EXERCISES TO COMPLETE>
A: In the probability notes, what marginal probability is given for X = 0.5?
B: Translate this sentence from the probability notes into Spanish: "Conditional probabilities provide insight into the dependent relationships between random variables."
C: According to the probability notes, why are X and Y not independent in this exercise?

DOCUMENT EXTRACT>
[Start]

These are the key concepts you need to understand to accurately answer the question.

Marginal Distribution

The concept of marginal distribution is essential in understanding the behavior of a single random variable within a joint probability distribution. To find the marginal distribution of a random variable, we sum over all possible values of the other variable. This isolates the random variable we're interested in.

For instance, consider a joint probability mass function (PMF) with variables \(X\) and \(Y\). To find the marginal distribution of \(X\), we sum the probabilities of all combinations of \(Y\) for each \(X\):

• \(P(X = -1) = \frac{1}{8}\)
• \(P(X = -0.5) = \frac{1}{4}\)
• \(P(X = 0.5) = \frac{1}{2}\)
• \(P(X = 1) = \frac{1}{8}\)

This tells us the standalone probability distribution of \(X\), which is useful in understanding how \(X\) behaves regardless of \(Y\).

Conditional Probability

Conditional probability helps us determine the likelihood of an event occurring given that another event has already occurred. It’s calculated using the formula:\[P(A | B) = \frac{P(A \cap B)}{P(B)}\]where \(P(A \cap B)\) is the probability of both events occurring, and \(P(B)\) is the probability of the given event.

For example, to find the probability of \(Y\) given \(X = 1\), we use: \[P(Y \mid X=1) = \frac{P(Y=2, X=1)}{P(X=1)}\] In this exercise:

• \(P(Y = 2 | X = 1) = 1\) because \(P(Y=2, X=1) = \frac{1}{8}\) and \(P(X=1) = \frac{1}{8}\).

Thus, given that \(X=1\), \(Y=2\) with certainty. Conditional probabilities provide insight into the dependent relationships between random variables.

Independence

In probability theory, two random variables are independent if the occurrence of one does not affect the probability of occurrence of the other. Mathematically, \(X\) and \(Y\) are independent if: \[P(X = x_i, Y = y_i) = P(X = x_i) \, \times \, P(Y = y_i)\] for all \(i\).

In this exercise, to check for independence:

• We note that for \(X = 0.5\) and \(Y = 1\), \(P(0.5, 1) = \frac{1}{2}\)
• However, \(P(0.5) \times P(1) = \frac{1}{2} \times \frac{1}{2} = \frac{1}{4}\)

The inequality indicates dependency since the joint and product of marginals do not match. Understanding independence is crucial as it simplifies the calculation of probabilities and expectations.

[End]

SOURCE DATA>
[Start]

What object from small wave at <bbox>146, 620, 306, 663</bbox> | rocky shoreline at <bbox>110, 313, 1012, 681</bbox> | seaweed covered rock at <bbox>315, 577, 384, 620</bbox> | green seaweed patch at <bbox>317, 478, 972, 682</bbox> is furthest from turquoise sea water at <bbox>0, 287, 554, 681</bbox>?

[End]

SOLUTIONS>
A: P(X = 0.5) = 1/2.

B: Las probabilidades condicionales ofrecen una comprensión de las relaciones de dependencia entre variables aleatorias.

C: For X = 0.5 and Y = 1, the joint probability is 1/2, but the product of the marginals P(0.5) × P(1) is 1/2 × 1/2 = 1/4. Because the joint probability and the product of the marginals do not match, the variables are dependent.